O Ministério Público limitou-se a uma ridícula nota em que afirma que está acompanhando “a situação em âmbito local, regional e nacional.” Isto mostra, mais uma vez, que a população não deve, de maneira alguma, contar com o aparato jurídico da burguesia, pois este é oriundo, majoritariamente, das classes burguesa e pequeno burguesa e, portanto, não dá a mínima importância para as necessidades da classe operária.

O comunicado, apesar da boa fé presumida, é impreciso ou até mesmo incorreto. A falta de medicamentos se dá, primeiramente, pela política genocida implementada pela direita, neste caso, por Bolsonaro e Zema. A direita fascista tenta sucatear a saúde pública para justificar a privatização total dos serviços de saúde. Outro motivo, aí sim bastante perverso, é, de fato, provocar o genocídio silencioso da classe trabalhadora para enfraquece-la.

Não é teoria da conspiração nem mero fruto do acaso o ataque genocida da burguesia e dos seus capachos direitistas à classe trabalhadora. Pelo contrário, trata-se de um plano bem elaborado das classes opressoras para manter os trabalhadores sob controle, inclusive matando uma parte destes de fome, doença e ações violentas, como as da Polícia Militar nos bairros periféricos.

Entretanto, a política da direita não é apenas um caso isolado, mas resultado do próprio sistema capitalista. As empresas farmaceuticas, ligadas ao grande capital imperialista, manejam a produção para aumentar seus lucros.
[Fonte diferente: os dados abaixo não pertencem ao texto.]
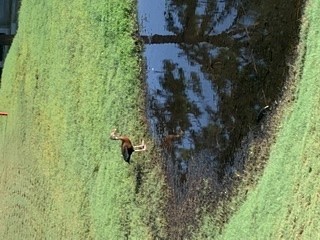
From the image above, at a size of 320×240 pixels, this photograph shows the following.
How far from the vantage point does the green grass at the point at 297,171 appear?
5.47m

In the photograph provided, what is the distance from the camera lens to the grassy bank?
862 cm

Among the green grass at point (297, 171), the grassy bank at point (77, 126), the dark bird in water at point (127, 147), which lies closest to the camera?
the green grass at point (297, 171)

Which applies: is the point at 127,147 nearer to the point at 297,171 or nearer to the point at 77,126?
the point at 77,126

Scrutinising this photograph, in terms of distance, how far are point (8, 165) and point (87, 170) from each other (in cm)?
431

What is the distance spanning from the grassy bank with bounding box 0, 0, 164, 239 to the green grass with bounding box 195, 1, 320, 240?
196 centimetres

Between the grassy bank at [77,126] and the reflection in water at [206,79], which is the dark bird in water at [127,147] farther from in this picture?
the reflection in water at [206,79]

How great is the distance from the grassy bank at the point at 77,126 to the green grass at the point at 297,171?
1.96m

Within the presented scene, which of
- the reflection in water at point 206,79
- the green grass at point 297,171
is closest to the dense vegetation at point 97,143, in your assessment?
the green grass at point 297,171

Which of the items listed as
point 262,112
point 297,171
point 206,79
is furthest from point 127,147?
point 297,171

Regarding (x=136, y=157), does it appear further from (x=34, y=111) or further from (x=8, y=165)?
(x=8, y=165)

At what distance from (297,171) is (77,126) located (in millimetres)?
4665

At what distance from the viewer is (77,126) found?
9930 millimetres

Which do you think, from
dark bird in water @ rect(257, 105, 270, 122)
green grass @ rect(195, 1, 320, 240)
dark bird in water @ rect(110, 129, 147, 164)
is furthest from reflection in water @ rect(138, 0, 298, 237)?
green grass @ rect(195, 1, 320, 240)

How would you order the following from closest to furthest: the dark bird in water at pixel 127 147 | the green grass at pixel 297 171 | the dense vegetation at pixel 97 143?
the green grass at pixel 297 171, the dense vegetation at pixel 97 143, the dark bird in water at pixel 127 147
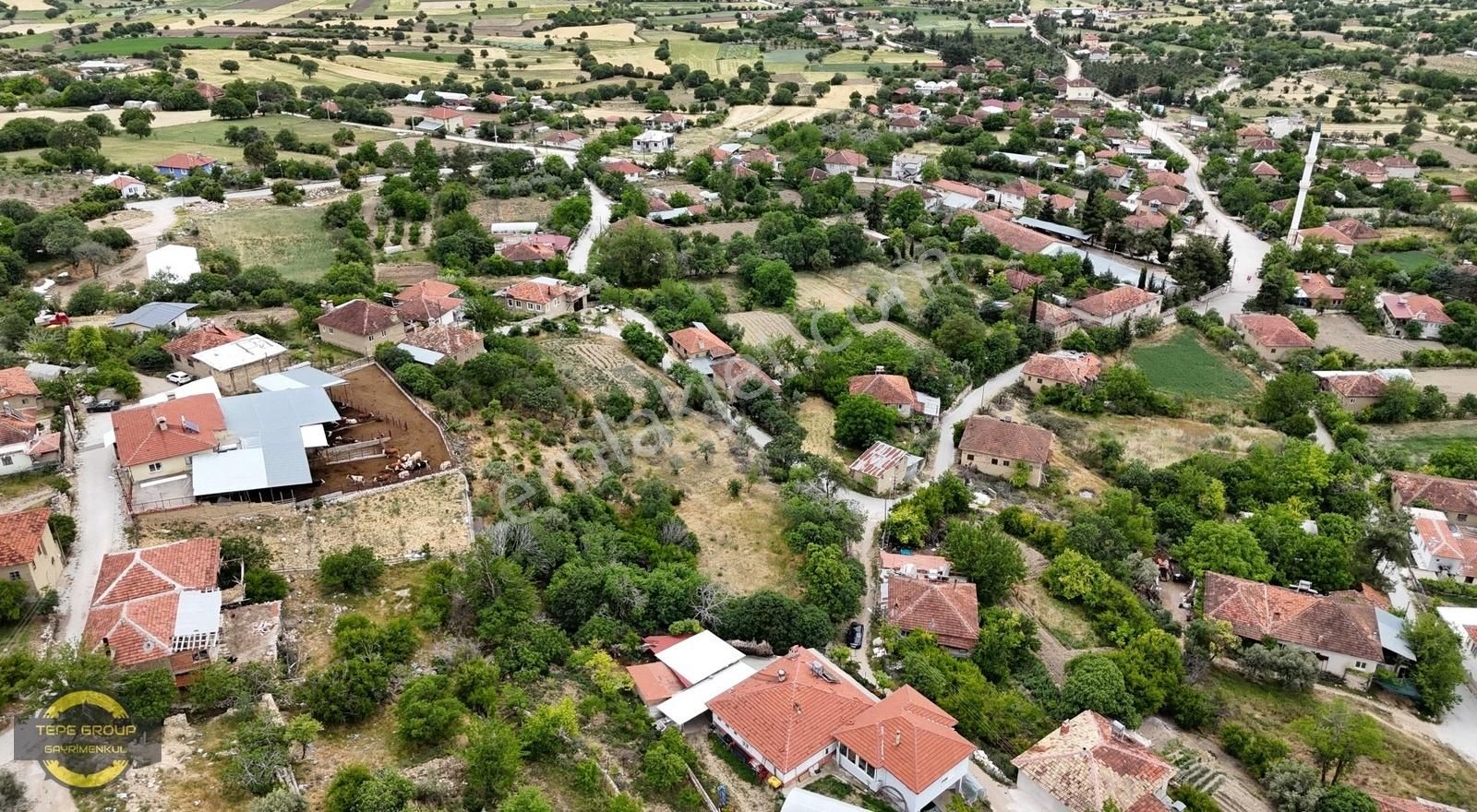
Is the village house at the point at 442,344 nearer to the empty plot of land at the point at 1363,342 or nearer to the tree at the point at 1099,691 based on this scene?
the tree at the point at 1099,691

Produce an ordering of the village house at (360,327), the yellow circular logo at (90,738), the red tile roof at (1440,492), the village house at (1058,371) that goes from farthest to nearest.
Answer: the village house at (1058,371) → the village house at (360,327) → the red tile roof at (1440,492) → the yellow circular logo at (90,738)

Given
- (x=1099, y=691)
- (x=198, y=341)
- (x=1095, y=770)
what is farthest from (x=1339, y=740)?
(x=198, y=341)

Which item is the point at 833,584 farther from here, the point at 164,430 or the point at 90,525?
the point at 90,525

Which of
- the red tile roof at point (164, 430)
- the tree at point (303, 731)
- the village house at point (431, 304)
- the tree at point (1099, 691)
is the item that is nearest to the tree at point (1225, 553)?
the tree at point (1099, 691)

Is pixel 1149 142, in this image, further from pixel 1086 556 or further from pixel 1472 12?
pixel 1472 12

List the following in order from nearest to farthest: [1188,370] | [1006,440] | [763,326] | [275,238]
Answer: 1. [1006,440]
2. [1188,370]
3. [763,326]
4. [275,238]

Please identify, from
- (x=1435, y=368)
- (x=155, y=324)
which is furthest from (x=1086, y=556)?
(x=155, y=324)

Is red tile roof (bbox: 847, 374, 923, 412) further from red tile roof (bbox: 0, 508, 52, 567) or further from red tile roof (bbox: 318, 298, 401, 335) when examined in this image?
red tile roof (bbox: 0, 508, 52, 567)
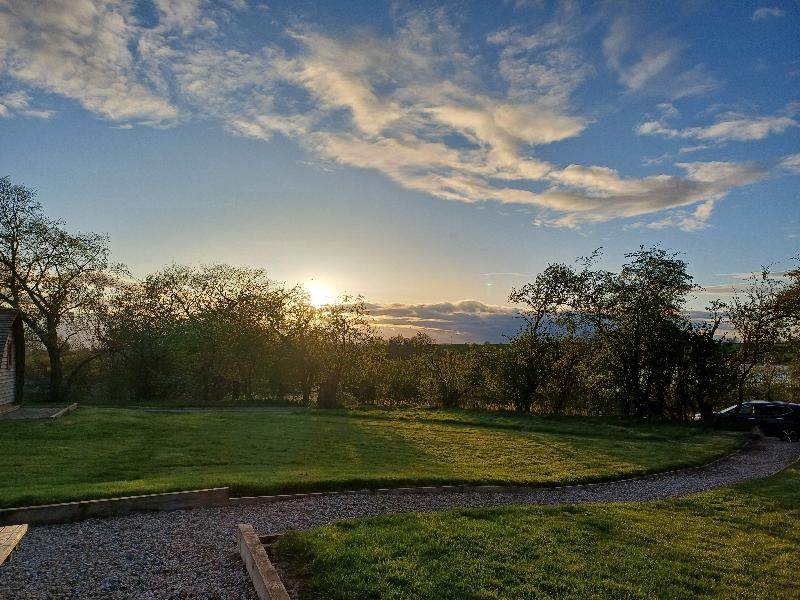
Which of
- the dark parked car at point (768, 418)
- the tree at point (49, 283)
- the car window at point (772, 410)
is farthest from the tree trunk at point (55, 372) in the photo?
the car window at point (772, 410)

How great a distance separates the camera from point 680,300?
35000 mm

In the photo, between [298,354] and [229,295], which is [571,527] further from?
[229,295]

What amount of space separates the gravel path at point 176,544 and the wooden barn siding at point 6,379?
25741mm

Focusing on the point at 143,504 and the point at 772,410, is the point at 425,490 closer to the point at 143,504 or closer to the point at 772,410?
the point at 143,504

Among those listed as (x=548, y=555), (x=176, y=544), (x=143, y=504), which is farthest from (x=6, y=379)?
(x=548, y=555)

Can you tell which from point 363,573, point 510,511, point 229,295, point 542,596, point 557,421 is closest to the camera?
point 542,596

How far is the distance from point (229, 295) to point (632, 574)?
161ft

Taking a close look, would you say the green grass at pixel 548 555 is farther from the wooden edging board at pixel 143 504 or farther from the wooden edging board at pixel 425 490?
the wooden edging board at pixel 143 504

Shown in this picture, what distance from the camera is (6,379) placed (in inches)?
1217

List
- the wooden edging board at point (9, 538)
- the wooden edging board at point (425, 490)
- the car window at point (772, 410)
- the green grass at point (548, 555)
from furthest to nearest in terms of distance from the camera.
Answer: the car window at point (772, 410), the wooden edging board at point (425, 490), the wooden edging board at point (9, 538), the green grass at point (548, 555)

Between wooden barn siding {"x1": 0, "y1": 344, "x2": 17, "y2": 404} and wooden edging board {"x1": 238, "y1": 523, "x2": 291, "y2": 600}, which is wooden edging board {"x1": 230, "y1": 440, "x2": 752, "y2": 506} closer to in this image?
wooden edging board {"x1": 238, "y1": 523, "x2": 291, "y2": 600}

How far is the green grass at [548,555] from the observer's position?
7.07 m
Neste período de pandemia, a organização e a distribuição da produção são feitas para maximizar os lucros e não para atender às necessidades da população.

Portanto, a solução para os problemas da saúde e de outras áreas de interesse da classe trabalhadora passa, inicialmente, pela derrubada do governo golpista que se instalou no país a partir de 2016. A queda de Bolsonaro e eleições gerais, sem impedimento de candidaturas, é a primeira medida para reestabelecer o mínimo de democracia no país. Então, faz-se necessário, agora, mais do que nunca, que a esquerda de conjunto rompa sua inércia e mobilize a população pelo Fora Bolsonaro e sem alianças com golpistas.